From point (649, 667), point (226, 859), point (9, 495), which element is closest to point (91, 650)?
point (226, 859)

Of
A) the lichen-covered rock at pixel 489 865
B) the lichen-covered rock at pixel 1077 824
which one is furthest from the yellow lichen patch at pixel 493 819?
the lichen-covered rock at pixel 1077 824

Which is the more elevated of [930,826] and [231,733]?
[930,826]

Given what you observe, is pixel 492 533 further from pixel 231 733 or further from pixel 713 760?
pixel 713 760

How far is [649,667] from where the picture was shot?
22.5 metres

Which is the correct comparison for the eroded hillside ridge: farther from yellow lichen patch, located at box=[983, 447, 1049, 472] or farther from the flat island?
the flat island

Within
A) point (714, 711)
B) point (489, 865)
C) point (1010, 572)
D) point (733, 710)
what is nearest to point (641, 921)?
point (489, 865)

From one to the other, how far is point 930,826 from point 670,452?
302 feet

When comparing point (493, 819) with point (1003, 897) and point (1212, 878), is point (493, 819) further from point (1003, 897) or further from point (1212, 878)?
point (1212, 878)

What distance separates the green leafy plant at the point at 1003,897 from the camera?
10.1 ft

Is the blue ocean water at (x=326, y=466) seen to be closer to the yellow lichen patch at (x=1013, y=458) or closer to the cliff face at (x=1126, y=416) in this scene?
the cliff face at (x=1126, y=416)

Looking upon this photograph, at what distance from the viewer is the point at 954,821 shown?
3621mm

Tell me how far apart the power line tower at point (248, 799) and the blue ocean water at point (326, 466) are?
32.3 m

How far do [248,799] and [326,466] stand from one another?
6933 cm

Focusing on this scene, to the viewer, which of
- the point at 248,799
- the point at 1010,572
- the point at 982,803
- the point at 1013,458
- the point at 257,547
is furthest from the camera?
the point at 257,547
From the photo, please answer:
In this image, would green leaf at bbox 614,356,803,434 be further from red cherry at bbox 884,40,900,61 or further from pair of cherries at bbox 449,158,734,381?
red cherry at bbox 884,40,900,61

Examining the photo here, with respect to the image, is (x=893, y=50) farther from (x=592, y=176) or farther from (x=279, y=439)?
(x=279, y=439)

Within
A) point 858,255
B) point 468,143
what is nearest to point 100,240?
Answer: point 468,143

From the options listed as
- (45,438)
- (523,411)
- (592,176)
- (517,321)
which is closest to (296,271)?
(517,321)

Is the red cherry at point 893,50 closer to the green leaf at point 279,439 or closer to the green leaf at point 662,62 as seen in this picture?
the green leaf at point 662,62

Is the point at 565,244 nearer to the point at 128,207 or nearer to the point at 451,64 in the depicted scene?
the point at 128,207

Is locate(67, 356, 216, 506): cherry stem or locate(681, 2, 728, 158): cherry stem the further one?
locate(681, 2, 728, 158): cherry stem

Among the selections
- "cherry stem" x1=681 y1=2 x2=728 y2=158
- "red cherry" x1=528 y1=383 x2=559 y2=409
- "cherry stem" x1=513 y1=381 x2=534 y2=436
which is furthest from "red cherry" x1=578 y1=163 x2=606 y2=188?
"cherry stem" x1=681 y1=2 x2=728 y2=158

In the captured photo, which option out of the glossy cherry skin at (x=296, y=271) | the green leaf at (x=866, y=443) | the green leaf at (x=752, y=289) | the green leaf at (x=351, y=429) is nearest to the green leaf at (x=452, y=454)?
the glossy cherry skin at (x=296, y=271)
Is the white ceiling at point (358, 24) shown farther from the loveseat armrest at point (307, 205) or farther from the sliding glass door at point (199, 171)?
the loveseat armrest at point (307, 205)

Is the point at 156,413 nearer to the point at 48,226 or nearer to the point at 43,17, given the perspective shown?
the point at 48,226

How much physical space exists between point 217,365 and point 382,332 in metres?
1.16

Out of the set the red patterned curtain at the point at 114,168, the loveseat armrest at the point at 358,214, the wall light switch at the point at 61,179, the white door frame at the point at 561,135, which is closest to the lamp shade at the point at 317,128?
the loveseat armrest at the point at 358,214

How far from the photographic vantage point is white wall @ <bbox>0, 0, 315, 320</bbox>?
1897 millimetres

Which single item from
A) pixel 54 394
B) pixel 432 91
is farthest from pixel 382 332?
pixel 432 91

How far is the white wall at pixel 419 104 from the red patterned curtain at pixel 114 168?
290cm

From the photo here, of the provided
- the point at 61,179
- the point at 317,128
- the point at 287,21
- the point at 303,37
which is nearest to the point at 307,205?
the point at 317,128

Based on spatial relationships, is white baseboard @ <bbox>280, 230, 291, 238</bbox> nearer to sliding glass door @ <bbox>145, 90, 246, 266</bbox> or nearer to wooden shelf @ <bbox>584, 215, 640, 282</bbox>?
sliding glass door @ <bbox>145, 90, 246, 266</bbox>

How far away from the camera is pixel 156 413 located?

.....

What to produce: Pull out each line of the listing above that contains the word "covered".

Final result:
A) the lichen-covered rock at pixel 489 865
B) the lichen-covered rock at pixel 1077 824
the lichen-covered rock at pixel 1077 824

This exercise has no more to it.